_SUPPLIED TEXT:_
[Start of section]

The campaign of 'Beyond Hydrocarbon' or Zero Carbon Energy got momentum after the United Nations in 2015 adopted 'Clean and Affordable Energy' as Global Goal 7 among 17 Sustainable Development Golas (SDGs) for the year 2030. Closely linked to this is SDG 13 - Climate Action; which has set trend for all the businesses including energy.
Today there is an immense focus on "Energy Transition" and "Decarbonization of energy". Major oil and gas companies and power utilities are devising strategies to make their portfolios compliant with the Paris Climate Goals. The underlying premise for these actions is the belief that the transition to lower and zero-carbon energy sources should be accelerated to mitigate the impact of global warming and the associated changes in global climate. How realistic are these goals? If history is any guide, energy transitions take decades. Prior transitions have been led by new fuels with better functionality and lower costs, e.g., from wood to coal and from coal to gas. The current transition is likely to be more expensive and more challenging.

[End of section]

_AVAILABLE DATA:_
[Start of section]

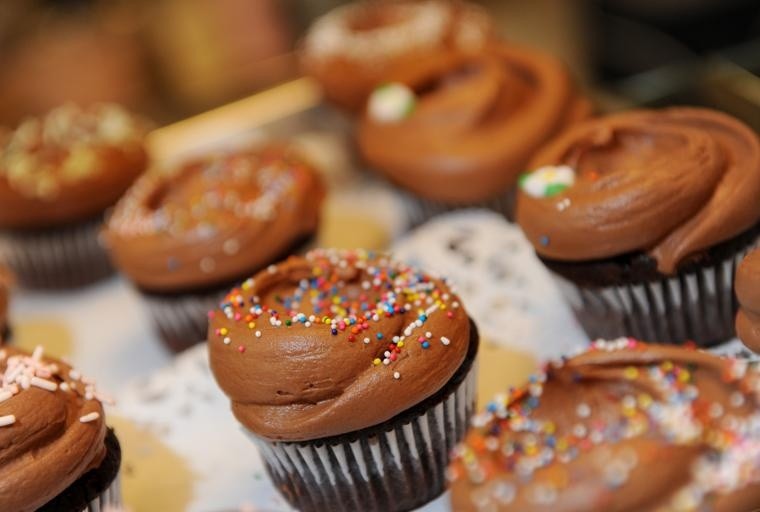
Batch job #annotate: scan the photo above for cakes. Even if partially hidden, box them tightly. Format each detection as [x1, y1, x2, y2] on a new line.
[1, 0, 760, 511]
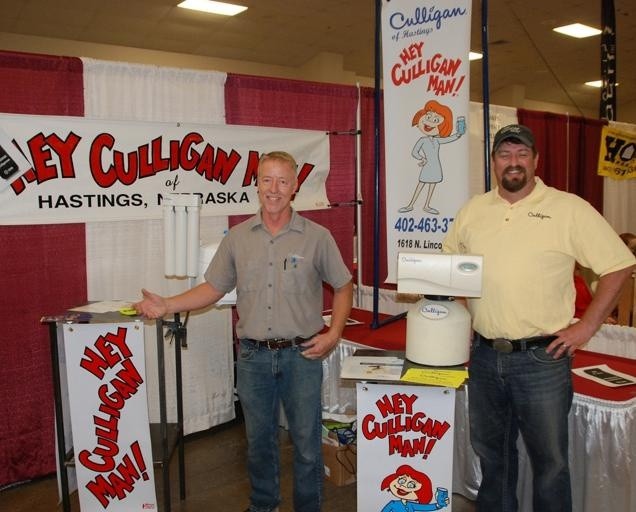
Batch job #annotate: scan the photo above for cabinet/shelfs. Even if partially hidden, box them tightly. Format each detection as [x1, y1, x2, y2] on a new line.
[39, 302, 186, 512]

[End of section]

_QUESTIONS:_
1) In the zero-carbon energy text, switch "momentum" to "traction" and write out the part starting with "The campaign of" and going on through "businesses including energy.".
2) According to the zero-carbon energy text, what have prior energy transitions been led by?

_ANSWER SECTION:_
1)
The campaign of 'Beyond Hydrocarbon' or Zero Carbon Energy got traction after the United Nations in 2015 adopted 'Clean and Affordable Energy' as Global Goal 7 among 17 Sustainable Development Golas (SDGs) for the year 2030. Closely linked to this is SDG 13 - Climate Action; which has set trend for all the businesses including energy.

2) New fuels with better functionality and lower costs.